I try to keep this in mind whenever I have approach anxiety with talking to someone in public: if I simply make the attempt, the interaction was 100% successful. All that matters was that I was able to summon the courage to talk to the person and each time I choose to talk to them instead of cowering away improves my approach skill that much more.

In this mindset, the ball is entirely in your court. You are not playing the game against the person you are trying to approach. They have nothing to do with it. You are playing the game only against yourself and your anxiety, and each time you beat your anxiety and decide to make the approach, regardless of how the interaction goes, it's a 100% success.

This is an exercise in outcome independence. If I go up to someone in the park and ask how their day is going and they look at me like I'm a crazy person and tell me to fuck off, that is 100% successful simply because I overcame my anxiety and made the attempt. That's where the battle is, only with myself.

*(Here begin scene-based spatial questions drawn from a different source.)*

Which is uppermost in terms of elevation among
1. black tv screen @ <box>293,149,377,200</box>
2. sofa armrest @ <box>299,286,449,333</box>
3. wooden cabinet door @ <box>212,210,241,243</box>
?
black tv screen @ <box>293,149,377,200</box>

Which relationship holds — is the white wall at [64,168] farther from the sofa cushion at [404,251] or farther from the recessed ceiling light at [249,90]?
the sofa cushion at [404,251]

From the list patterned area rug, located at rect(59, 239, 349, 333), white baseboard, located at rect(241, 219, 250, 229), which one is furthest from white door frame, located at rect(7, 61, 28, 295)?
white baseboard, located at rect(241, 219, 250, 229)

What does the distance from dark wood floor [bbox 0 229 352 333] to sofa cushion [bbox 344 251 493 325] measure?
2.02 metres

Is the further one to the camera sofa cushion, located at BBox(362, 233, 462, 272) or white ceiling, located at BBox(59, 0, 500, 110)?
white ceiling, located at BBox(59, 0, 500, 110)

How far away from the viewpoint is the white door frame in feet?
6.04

How the other person reacts to your attempt is wholly irrelevant because you are only playing this game with yourself.

Striking up a conversation with an old man in the park or a hot girl in the club become the same because it's the same game of whether you did it or not. And every time you do, regardless of outcome, it's a success because you got over the initial hurdle.

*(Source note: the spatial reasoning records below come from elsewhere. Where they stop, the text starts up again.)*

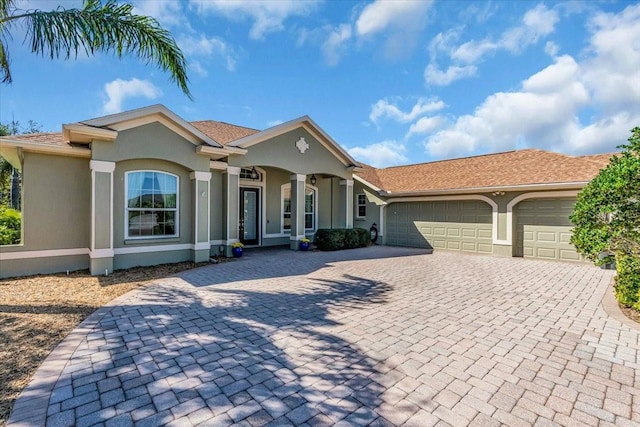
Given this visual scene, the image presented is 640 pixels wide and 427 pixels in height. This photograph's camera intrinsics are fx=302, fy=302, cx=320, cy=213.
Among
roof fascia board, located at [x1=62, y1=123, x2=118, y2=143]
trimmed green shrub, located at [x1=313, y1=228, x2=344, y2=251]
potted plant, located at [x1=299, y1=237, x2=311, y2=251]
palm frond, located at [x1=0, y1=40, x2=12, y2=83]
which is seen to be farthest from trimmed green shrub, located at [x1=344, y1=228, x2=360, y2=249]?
palm frond, located at [x1=0, y1=40, x2=12, y2=83]

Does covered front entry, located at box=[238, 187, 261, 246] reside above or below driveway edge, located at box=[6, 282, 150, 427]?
above

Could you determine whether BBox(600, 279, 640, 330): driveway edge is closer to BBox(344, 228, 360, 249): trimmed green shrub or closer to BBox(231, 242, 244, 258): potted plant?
BBox(344, 228, 360, 249): trimmed green shrub

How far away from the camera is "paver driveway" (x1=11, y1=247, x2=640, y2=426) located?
2773 mm

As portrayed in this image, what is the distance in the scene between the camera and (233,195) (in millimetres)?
11484

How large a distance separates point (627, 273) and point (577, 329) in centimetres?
239

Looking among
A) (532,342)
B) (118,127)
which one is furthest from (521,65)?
(118,127)

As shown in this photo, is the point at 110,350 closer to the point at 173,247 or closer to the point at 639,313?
the point at 173,247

Just simply getting over a fear of talking to strangers and making the attempt is all that matters, how they react is irrelevant. The important thing is that you choose to take the more difficult path of improving your social skills and conquering your approach anxiety rather than shying away, and each time you take the righteous path it's another victory in your battle of self-improvement, no matter what the outcome is.

You are playing this game only with yourself. If you make the attempt, it's 100% successful.